# SHORT EXERCISE
In the entries below, count how many lines contain the string "further". Reply with that number alone.

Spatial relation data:
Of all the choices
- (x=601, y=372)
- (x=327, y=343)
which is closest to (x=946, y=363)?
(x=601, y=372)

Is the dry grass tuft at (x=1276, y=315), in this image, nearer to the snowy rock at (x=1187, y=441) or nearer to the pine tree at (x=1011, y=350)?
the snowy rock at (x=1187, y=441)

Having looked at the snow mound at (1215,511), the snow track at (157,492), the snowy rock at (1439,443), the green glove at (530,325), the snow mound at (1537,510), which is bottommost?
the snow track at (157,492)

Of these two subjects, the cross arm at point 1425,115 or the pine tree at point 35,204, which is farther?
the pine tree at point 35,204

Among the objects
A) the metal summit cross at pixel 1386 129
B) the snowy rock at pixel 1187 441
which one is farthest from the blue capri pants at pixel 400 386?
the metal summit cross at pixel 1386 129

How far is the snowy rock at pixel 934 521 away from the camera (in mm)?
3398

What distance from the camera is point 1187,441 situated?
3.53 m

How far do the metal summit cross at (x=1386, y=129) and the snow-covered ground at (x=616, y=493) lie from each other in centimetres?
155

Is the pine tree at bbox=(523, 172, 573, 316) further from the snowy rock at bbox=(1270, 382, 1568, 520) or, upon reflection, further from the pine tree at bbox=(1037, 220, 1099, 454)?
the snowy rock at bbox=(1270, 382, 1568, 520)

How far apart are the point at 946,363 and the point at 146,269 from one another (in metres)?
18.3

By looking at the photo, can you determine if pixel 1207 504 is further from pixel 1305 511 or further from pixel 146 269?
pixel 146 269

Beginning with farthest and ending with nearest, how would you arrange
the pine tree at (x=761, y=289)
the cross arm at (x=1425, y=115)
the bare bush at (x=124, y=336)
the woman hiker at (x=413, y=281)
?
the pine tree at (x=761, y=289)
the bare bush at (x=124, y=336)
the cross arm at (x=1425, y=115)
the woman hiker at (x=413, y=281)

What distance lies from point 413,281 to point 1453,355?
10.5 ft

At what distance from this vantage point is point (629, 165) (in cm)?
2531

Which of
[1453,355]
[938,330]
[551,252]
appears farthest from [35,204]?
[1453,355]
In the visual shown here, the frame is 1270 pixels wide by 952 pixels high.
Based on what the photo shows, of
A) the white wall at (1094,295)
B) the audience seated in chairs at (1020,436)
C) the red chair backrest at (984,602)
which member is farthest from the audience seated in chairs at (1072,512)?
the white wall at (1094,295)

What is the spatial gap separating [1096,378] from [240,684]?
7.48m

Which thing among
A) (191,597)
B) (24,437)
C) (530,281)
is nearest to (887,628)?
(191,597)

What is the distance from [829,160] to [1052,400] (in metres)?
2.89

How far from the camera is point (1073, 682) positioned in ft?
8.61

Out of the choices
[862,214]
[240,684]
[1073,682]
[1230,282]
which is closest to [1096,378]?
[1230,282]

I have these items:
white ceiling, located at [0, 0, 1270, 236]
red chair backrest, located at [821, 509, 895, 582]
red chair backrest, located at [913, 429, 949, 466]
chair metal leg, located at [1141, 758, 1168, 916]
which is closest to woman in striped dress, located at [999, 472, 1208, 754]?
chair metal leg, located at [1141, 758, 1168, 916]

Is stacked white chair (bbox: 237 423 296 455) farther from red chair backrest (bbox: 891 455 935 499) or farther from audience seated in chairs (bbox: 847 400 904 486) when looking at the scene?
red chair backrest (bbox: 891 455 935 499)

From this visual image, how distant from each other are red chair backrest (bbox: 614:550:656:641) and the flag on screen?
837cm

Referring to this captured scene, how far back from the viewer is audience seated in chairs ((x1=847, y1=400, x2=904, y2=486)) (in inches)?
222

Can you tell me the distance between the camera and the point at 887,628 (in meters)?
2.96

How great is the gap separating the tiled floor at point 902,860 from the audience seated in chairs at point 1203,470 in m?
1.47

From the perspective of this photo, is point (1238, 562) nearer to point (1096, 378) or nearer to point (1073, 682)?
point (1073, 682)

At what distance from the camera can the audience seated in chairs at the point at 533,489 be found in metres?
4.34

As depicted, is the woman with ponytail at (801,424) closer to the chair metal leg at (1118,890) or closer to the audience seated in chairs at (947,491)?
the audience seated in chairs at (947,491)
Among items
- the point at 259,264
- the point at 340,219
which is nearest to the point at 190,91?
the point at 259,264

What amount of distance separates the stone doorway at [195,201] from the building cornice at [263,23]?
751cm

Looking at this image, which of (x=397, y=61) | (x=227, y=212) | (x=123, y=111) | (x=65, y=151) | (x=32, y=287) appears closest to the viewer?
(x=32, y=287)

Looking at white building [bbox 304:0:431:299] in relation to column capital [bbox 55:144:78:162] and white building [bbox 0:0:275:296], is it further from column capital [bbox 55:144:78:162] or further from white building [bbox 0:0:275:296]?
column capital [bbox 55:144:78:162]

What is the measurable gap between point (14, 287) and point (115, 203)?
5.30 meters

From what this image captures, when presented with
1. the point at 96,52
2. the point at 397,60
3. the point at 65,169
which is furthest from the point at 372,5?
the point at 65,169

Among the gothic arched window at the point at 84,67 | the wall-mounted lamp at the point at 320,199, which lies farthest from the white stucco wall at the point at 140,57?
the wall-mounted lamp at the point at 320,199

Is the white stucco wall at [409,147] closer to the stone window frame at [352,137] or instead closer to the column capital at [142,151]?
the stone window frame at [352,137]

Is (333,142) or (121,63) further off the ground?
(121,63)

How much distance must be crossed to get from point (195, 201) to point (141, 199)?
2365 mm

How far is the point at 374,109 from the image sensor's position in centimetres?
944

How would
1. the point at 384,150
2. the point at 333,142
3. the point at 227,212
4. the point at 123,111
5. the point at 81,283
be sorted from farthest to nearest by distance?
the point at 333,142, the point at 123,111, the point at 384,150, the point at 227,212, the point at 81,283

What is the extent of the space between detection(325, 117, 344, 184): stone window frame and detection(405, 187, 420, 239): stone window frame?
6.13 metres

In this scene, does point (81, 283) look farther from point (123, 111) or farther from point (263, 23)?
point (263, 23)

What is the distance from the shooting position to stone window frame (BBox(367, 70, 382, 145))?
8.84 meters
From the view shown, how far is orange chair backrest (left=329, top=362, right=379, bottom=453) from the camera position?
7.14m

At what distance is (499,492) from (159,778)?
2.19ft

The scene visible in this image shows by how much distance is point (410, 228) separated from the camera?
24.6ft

# REPLY
4